Stated problem 1: Revise the detailed description from "As used herein, the articles" to "a singular form.", putting "present specification" in place of "subject specification".

Page:

FIG. 9C illustrates another embodiment of the cyber security module according to an embodiment.

FIG. 10 illustrates a flow chart of a method for determining a pricing per unit of charge according to an embodiment.

DETAILED DESCRIPTION

For simplicity and clarity of illustration, the drawing figures illustrate the general manner of construction, and descriptions and details of well-known features and techniques may be omitted to avoid unnecessarily obscuring the present disclosure. Additionally, elements in the drawing figures are not necessarily drawn to scale. For example, the dimensions of some of the elements in the figures may be exaggerated relative to other elements to help improve understanding of embodiments of the present disclosure. The same reference numerals in different figures denote the same elements.

Although the detailed description herein contains many specifics for the purpose of illustration, a person of ordinary skill in the art will appreciate that many variations and alterations to the details are considered to be included herein.

Accordingly, the embodiments herein are without any loss of generality to, and without imposing limitations upon, any claims set forth. The terminology used herein is for the purpose of describing particular embodiments only and is not limiting. Unless defined otherwise, all technical and scientific terms used herein have the same meaning as commonly understood by one with ordinary skill in the art to which this disclosure belongs. The following terms and phrases, unless otherwise indicated, shall be understood to have the following meanings.

As used herein, the articles “a” and “an” used herein refer to one or to more than one (i.e., to at least one) of the grammatical object of the article. By way of example, “an element” means one element or more than one element. Moreover, usage of articles “a” and “an” in the subject specification and annexed drawings construe to mean “one or more”unless specified otherwise or clear from context to mean a singular form.

As used herein, the terms “example” and/or “exemplary” mean serving as an example, instance, or illustration. For the avoidance of doubt, such examples do not limit the herein described subject matter. In addition, any aspect or design described herein as an “example” and/or “exemplary” is not necessarily preferred or advantageous over other aspects or designs, nor does it preclude equivalent exemplary structures and techniques known to those of ordinary skill in the art.

The terms “first,” “second,” “third,” “fourth,” and the like in the description and in the claims, if any, are used for distinguishing between similar elements and not necessarily for describing a particular sequential or chronological order. It is to be understood that the terms so used are interchangeable under appropriate circumstances such that the embodiments described herein are, for example, capable of operation in sequences other than those illustrated or otherwise described herein. Furthermore, the terms “include,” and “have,” and any variations thereof, are intended to cover a non-exclusive inclusion, such that a process, method, system, article, device, or apparatus that comprises a list of elements is not necessarily limited to those elements, but may include other elements not expressly listed or inherent to such process, method, system, article, device, or apparatus.

The terms “left,” “right,” “front,” “back,” “top,” “bottom,” “over,” “under,” and the like in the description and in the claims, if any, are used for descriptive purposes and not necessarily for describing permanent relative positions. It is to be understood that the terms so used are interchangeable under appropriate circumstances such that the embodiments of the apparatus, methods, and/or articles of manufacture described herein are, for example, capable of operation in other orientations than those illustrated or otherwise described herein.

Stated problem 2: Pull out every line of the records containing the string "bounding", matching case exactly.

Records supplied:

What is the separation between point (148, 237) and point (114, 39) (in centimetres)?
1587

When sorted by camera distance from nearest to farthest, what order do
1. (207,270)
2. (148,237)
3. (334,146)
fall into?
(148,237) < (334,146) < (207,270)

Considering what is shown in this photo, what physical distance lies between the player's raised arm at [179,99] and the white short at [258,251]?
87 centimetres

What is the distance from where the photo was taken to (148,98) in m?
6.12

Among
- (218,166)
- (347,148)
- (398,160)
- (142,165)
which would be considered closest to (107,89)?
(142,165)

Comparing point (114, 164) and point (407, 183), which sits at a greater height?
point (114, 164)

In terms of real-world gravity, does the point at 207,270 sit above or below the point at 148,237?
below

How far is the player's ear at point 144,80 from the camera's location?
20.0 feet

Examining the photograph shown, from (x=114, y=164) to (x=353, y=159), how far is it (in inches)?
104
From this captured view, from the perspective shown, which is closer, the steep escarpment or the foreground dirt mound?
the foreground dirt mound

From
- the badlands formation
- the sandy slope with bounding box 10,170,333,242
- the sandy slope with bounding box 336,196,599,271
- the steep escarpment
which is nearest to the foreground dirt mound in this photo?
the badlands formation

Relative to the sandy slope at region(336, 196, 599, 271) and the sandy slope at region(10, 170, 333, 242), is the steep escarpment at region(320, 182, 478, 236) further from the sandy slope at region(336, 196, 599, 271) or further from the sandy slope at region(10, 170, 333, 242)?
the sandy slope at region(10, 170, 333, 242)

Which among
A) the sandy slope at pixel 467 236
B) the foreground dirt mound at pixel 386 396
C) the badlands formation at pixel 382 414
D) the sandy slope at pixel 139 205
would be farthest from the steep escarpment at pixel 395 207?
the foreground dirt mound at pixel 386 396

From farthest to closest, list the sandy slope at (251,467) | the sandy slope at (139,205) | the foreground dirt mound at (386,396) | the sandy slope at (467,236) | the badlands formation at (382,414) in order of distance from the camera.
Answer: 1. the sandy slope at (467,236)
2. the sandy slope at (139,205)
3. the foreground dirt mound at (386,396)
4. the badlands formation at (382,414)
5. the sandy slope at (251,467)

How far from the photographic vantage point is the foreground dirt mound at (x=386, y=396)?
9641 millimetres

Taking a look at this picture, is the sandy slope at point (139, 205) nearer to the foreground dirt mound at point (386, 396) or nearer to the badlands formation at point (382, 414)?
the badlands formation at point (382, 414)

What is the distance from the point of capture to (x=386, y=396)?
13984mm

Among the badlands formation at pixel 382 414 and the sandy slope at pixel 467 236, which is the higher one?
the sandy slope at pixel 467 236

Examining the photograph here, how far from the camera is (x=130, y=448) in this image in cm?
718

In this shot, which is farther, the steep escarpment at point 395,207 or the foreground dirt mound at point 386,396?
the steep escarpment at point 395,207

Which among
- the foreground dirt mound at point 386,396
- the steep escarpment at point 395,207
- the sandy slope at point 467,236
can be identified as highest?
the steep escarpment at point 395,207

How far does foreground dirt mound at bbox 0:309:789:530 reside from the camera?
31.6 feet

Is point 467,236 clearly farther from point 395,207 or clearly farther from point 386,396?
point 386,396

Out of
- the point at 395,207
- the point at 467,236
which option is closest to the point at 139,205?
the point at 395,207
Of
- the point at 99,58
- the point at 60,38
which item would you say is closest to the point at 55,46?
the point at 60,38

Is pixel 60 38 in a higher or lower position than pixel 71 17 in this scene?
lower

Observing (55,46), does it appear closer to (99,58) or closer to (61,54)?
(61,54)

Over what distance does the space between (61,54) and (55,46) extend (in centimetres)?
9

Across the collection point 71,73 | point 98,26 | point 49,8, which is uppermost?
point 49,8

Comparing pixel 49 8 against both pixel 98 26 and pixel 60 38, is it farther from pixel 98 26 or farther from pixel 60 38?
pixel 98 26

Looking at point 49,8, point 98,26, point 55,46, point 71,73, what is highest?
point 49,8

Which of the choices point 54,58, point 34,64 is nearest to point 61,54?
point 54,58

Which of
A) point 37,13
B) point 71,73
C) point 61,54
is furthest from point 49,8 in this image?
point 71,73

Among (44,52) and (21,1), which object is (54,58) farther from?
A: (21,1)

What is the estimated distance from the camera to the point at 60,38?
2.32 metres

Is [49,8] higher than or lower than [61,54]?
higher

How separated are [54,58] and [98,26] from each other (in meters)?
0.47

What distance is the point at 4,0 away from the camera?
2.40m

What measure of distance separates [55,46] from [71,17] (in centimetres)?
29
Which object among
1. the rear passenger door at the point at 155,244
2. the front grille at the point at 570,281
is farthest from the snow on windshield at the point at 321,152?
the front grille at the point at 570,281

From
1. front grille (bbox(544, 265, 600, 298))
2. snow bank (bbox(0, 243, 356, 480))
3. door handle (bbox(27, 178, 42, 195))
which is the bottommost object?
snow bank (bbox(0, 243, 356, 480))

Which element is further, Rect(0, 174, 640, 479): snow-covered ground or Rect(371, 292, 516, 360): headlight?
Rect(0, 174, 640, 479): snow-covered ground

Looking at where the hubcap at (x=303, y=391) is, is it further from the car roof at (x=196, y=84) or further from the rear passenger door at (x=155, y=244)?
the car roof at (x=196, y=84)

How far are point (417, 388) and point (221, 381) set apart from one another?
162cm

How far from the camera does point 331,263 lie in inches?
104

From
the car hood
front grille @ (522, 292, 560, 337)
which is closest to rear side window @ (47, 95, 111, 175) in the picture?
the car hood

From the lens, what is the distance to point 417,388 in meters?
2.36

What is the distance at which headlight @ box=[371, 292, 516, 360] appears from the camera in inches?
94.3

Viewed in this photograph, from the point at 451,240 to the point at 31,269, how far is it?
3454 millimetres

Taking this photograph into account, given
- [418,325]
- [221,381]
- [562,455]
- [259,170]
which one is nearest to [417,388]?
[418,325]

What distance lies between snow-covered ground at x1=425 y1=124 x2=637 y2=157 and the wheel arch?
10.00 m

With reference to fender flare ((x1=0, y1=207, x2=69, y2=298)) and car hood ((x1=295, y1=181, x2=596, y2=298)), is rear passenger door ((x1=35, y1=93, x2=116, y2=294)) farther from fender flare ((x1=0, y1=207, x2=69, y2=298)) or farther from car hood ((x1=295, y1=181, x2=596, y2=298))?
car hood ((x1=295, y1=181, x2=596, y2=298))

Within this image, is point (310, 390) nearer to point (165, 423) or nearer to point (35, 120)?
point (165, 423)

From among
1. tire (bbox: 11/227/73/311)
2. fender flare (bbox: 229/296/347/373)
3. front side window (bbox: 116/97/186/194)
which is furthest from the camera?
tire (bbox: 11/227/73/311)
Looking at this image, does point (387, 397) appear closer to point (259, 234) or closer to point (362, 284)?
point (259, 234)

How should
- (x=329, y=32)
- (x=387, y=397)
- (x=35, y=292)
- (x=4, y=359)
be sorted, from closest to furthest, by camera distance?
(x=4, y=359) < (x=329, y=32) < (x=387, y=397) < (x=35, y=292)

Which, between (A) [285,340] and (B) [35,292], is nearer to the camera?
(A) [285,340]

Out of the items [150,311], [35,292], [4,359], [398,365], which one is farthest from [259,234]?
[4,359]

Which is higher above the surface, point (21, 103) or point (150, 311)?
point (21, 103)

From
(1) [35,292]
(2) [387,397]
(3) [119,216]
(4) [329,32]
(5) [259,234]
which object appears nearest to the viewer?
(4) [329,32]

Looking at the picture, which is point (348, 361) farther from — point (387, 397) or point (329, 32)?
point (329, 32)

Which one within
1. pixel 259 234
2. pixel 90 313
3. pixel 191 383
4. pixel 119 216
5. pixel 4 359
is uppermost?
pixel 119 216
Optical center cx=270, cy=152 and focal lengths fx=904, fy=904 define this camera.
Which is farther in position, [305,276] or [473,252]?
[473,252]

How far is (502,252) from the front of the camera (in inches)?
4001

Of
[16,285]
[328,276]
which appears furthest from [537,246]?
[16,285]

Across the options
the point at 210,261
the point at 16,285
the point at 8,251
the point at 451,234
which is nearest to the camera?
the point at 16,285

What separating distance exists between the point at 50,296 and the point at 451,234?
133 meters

Final result 1:
As used herein, the articles “a” and “an” used herein refer to one or to more than one (i.e., to at least one) of the grammatical object of the article. By way of example, “an element” means one element or more than one element. Moreover, usage of articles “a” and “an” in the present specification and annexed drawings construe to mean “one or more”unless specified otherwise or clear from context to mean a singular form.

Final result 2:
- the sandy slope with bounding box 10,170,333,242
- the sandy slope with bounding box 336,196,599,271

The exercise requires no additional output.